(Work to be completed)
Using the passage on integrating data sources, explain why the described solution can handle input and output operations across diverse data formats, protocols, and platforms.

[Passage for review Boundary: Start]

The integration of different artifacts, objects, and data records is an important component of any project in the data and analytics field.
Thus, considering any data source in a uniform and standardized way facilitates the job of extracting and loading valuable information for the business and the different use cases. In this new story, we present a Python component that standardizes the communication between different data sources and the way we process each information stored in a data layer. In this case, we will use Snowflake, Amazon S3, and MLFlow to store our data and artifacts, but this approach is extensible and can be applied to other cases as shown in the following sections.
In this section, we are going to explain how a solution for integrating heterogeneous information data sources in a standardized way works. Our solution explores a comprehensive data management system centered around a management entity. This manager plays a pivotal role with two key properties: one overseeing the data loading mechanism and another governing the data-saving process. Thus, our solution is capable of managing input and output operations across diverse data formats, protocols, and platforms, ensuring seamless interoperability and efficient data flow within the ecosystem.
The above figure shows how our solution, developed as a Python component, works. The (1) data manager, the central piece of our implementation, pulls data stored at any of the different storage options into a processing pipeline. Then, (2) the processing pipeline processes the data that comes in this case from Snowflake, S3, or MLFlow. Finally, (3) the data manager stores the recently processed data in any of the different storage options, integrating them and making the data interchangeable.
Going deep into these properties, we uncover an intricate interplay that empowers users to seamlessly control both data retrieval and storage mechanisms. For that purpose, we are going to show how a UML class diagram can be constructed for this solution:
Our solution is based on four simple elements. The first one is the DataManager class, which delegates the load and save functionalities to its instantiated loader and saver attributes. The data manager class is in charge of applying the data quality checks to the data being loaded/saved. The second one is the Loader class, which is in charge of loading data from the different data sources to process it later. The third one is the Saver class, which is in charge of saving the processed data to the different data sources. Finally, both classes (loader and saver) need to be validated after and before managing the data in the data sources. For that purpose, we have a validation step implemented in the data manager that is in charge of performing the appropriate data quality checks when needed. In the following sections, we are going to describe these four elements more precisely.
The example we are going to show in this article is based on an implementation for Python, but conceptually this article is extensible to other object-oriented programming languages.

[Passage for review Boundary: End]
[Data provided Boundary: Start]

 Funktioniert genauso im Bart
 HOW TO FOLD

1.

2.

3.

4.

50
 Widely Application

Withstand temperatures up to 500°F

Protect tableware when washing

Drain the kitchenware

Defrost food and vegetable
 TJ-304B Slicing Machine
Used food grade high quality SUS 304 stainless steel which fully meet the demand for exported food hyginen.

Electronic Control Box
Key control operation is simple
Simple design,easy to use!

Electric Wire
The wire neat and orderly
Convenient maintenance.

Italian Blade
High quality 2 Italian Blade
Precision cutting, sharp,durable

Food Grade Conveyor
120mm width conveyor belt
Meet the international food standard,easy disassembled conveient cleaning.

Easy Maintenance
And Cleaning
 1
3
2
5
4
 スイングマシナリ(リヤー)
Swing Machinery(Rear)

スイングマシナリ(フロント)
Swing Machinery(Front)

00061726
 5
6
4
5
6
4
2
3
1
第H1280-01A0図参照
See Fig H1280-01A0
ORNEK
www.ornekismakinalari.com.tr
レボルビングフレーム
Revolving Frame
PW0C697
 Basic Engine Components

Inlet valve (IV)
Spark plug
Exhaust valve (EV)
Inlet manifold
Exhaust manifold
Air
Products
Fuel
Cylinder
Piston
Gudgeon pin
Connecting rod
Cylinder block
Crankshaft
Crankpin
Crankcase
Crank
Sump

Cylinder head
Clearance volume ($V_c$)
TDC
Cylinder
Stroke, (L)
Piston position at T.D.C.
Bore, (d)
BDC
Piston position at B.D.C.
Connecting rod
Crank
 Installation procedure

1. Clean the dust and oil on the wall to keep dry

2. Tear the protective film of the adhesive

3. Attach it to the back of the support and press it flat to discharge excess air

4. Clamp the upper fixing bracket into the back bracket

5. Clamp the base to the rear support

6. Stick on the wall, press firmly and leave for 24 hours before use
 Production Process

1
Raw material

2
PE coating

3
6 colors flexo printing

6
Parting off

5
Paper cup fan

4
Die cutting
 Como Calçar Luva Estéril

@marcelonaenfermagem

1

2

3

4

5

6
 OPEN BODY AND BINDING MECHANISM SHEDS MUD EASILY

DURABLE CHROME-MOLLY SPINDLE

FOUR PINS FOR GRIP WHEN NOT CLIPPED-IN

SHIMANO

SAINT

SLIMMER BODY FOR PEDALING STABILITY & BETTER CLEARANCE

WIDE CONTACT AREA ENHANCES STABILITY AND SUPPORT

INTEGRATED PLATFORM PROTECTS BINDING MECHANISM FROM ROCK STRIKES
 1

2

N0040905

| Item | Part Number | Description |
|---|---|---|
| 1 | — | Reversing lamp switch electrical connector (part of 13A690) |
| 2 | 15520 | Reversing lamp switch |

[Data provided Boundary: End]

(Output for this task)
The solution is built around a central management entity with two key properties. One oversees the data loading mechanism, and the other governs the data-saving process. Because this manager controls both loading and saving, the solution can handle input and output across diverse formats, protocols, and platforms.